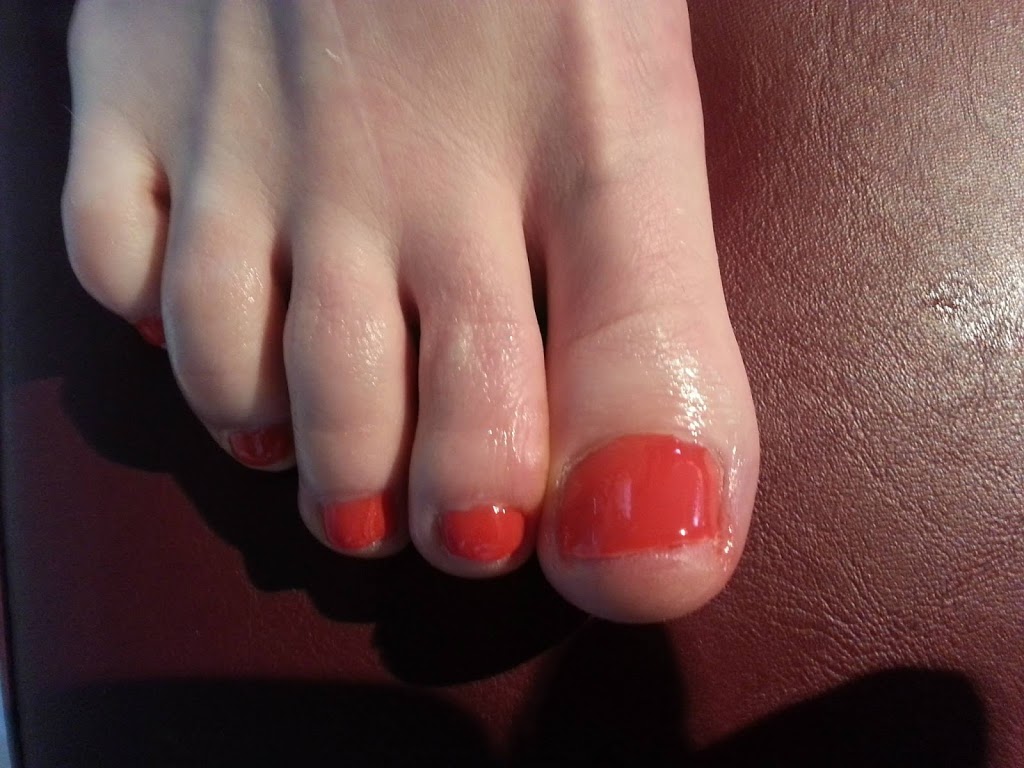 Tout en marchant Audrey Marchand infirmières en soins des pieds | 317 Rue Racine, Granby, QC J2G 3B6, Canada | Phone: (450) 405-3712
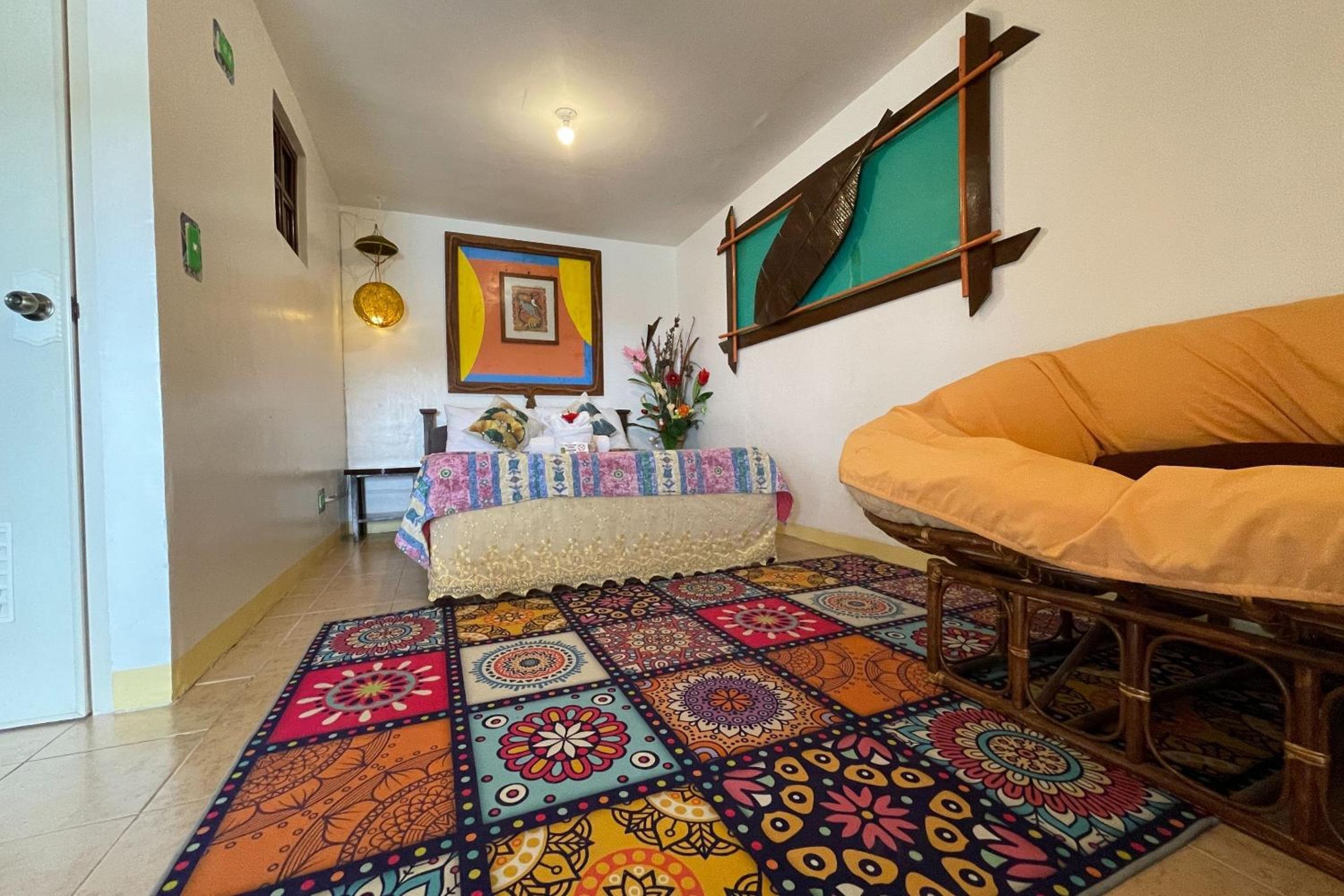 Superior Double Room photo 2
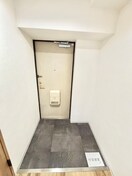 玄関 アネックスワールド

[What is required]
The data above should be repeated exactly, minus any pictures.

[Answer box]
 Tout en marchant Audrey Marchand infirmières en soins des pieds | 317 Rue Racine, Granby, QC J2G 3B6, Canada | Phone: (450) 405-3712
 Superior Double Room photo 2
 玄関 アネックスワールド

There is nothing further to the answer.